Monday 19 October 2009

How To Save A Life

There is a pile of books by one of my bookcases - actually, there are many piles of books by most of my bookcases - but there is one in particular which holds all the books I've recently read, but haven't yet blogged about. They go in that pile, waiting for me to exert myself enough to write a proper review, and I promptly forget nearly everything about them. Not an auspicious way to start a review, I know, but I like it when bloggers give little insights into the geography of their books...
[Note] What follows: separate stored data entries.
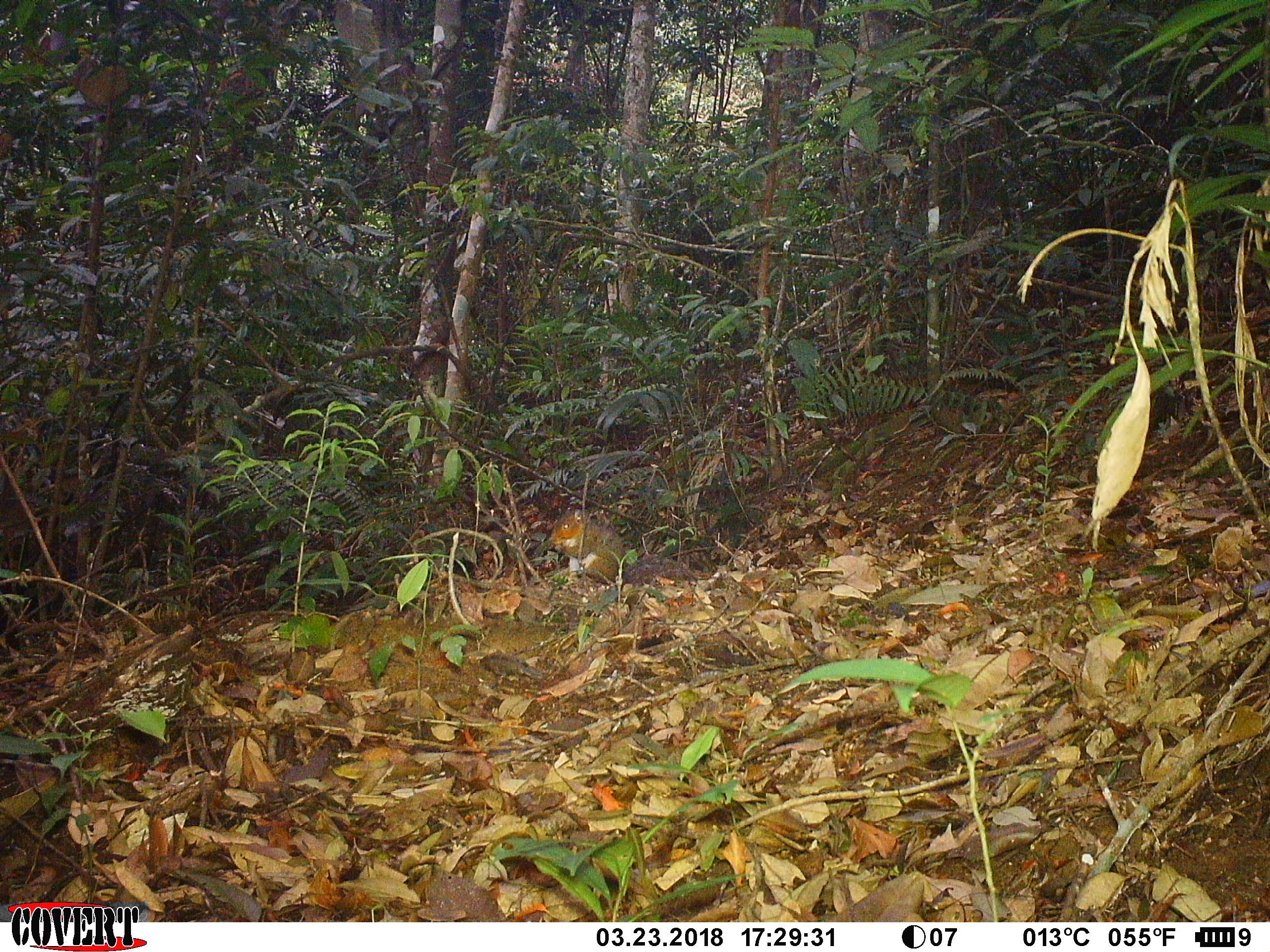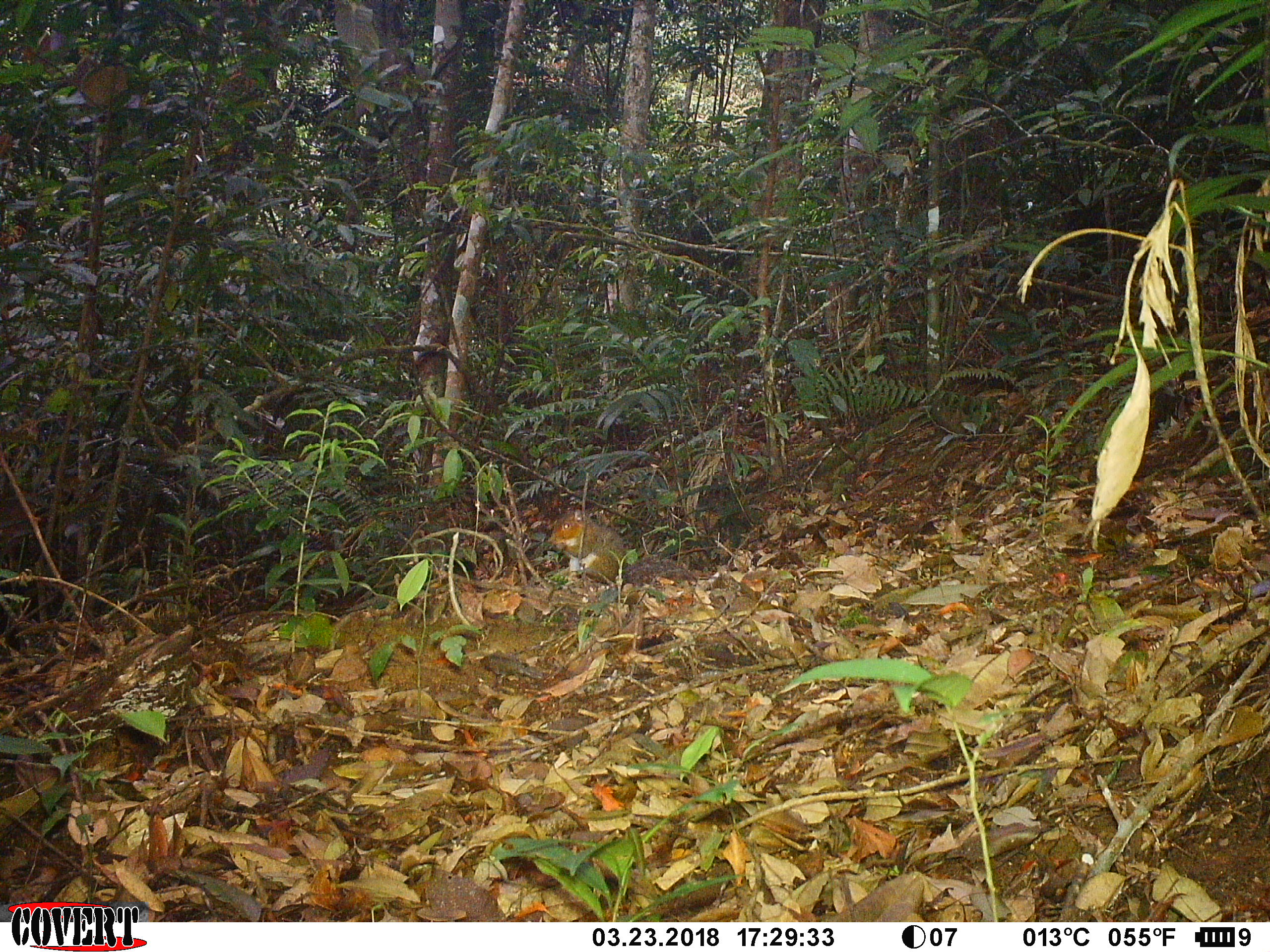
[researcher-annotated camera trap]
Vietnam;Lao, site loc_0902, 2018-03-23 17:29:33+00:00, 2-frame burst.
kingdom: Animalia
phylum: Chordata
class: Mammalia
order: Rodentia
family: Sciuridae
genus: Dremomys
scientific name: Dremomys rufigenis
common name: red-cheeked squirrel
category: red cheeked squirrel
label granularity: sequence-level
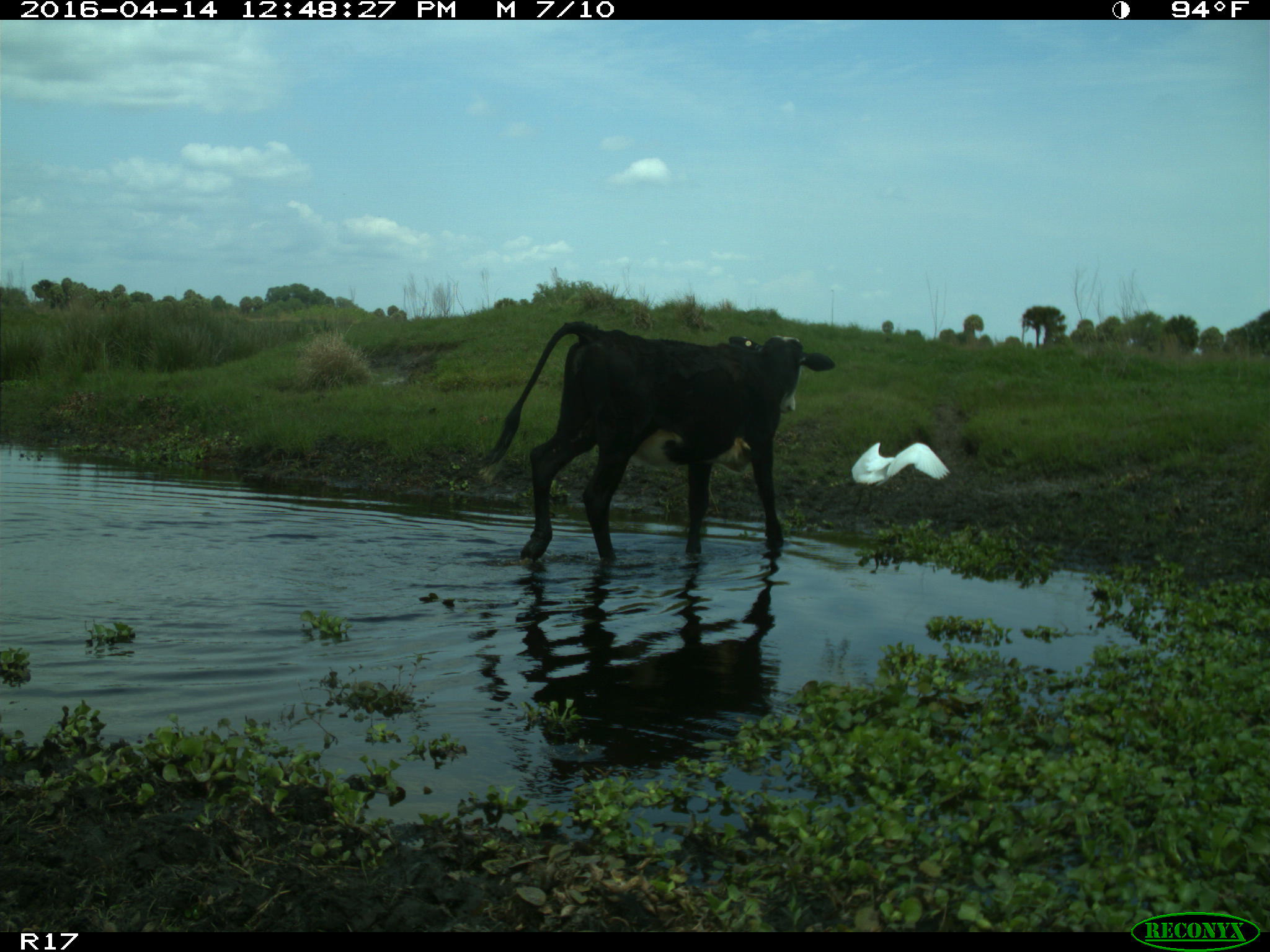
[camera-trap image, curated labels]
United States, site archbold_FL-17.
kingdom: Animalia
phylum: Chordata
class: Mammalia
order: Artiodactyla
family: Bovidae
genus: Bos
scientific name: Bos taurus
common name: domestic cow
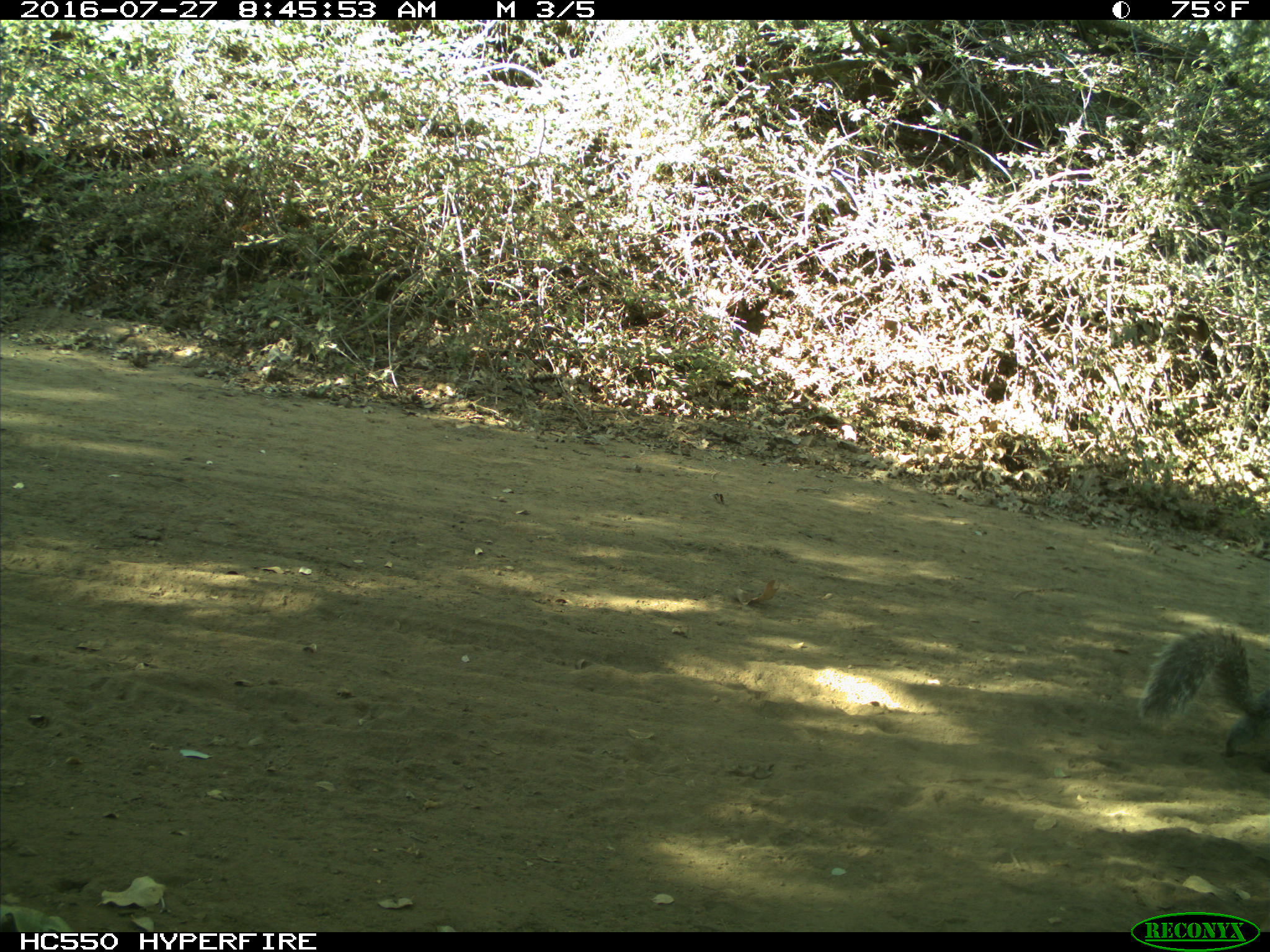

I think Oxford University Press's A Very Short Introduction series is a great idea, though I must say it's not one I've investigated closely. They have these books, about A6 size, covering more or less every topic conceivable - Autism to Particle Physics; topics as wide as History and as specific as The Dead Sea Scrolls; Animal Rights, Machiavelli, Free Speech, Emotion... even, intriguingly, one called Nothing. You get the picture. I must admit, my only previous dalliance with this series was Jonathan Culler's Literary Theory, much bought by panicking finalists - and it wasn't particularly good. Too fuzzy, and asked a lot of questions rather than giving much of use. I suppose it depends how you interpret 'Introduction' - it should send you off to find out more, but I feel it should also give you an understanding of key terms and central ideas.

Which is pretty m
uch what A Very Short Introduction to Biography by Hermione Lee does, thankfully. In 140pp (plus thirty odd of notes and index) Lee gives a whistle-stop tour of biography's vogues, peaks, ideas, and stars. She kicks off by looking at various metaphors for biography, trying to understand the impulse for telling the stories of lives, and the ethics of it. Then by going through 'ten rules for biography' (The story should be true, the biographer should be objective, etc. etc.) she demonstrates how often the rules are broken, and ends the list with no concrete definition at all. Which is perhaps to be expected.

From here we look
at the various vogues biography has experienced - exemplary lives, from the Bible and before, through increasingly 'honest' (read: critical) biographies, to the type we expect today. Freud's influence is examined - even the most anti-Freudian is likely now to use his language of childhood trauma, dreams, and so forth. More or less every aspect of biography is touched upon - the attempts of the Dictionary of National Biography and others to collate biographical information; the aesthetic arguments against even attempting biography; even the ways in which Marilyn Monroe has been treated.

It's all there, then, or
at least it's introduced. It is, if you like, a biography of biography. So why did the book not really work? No, I need to phrase myself better, because the book did *work* to a large extent - why didn't I love it? What prevented all these fascinating facts and angles from making a captivating 'life'? I think, mostly, because it is quite dry. The style is teacher-y; the occasional verbal tricks felt like they'd work in a lecture, but perhaps not in a book. I wasn't counting, but I think 'V.S. Pritchett's fine short Life of Turgenev' might have been the only evaluative comment made. And Lee only elliptically mentions her own life as a biographer, which would surely have been of interest - it is after all, one presumes, the reason she was asked to write this. She states, for example, 'Biographers are often asked what effect the superseding of letters by email and texting will have on their work' - an interesting question, which I don't think she ever attempts to answer. A hundred other times I'd have loved to hear what *she* experienced as a biographer... but maybe that would be a very different sort of book, and most of her audience might have resented it.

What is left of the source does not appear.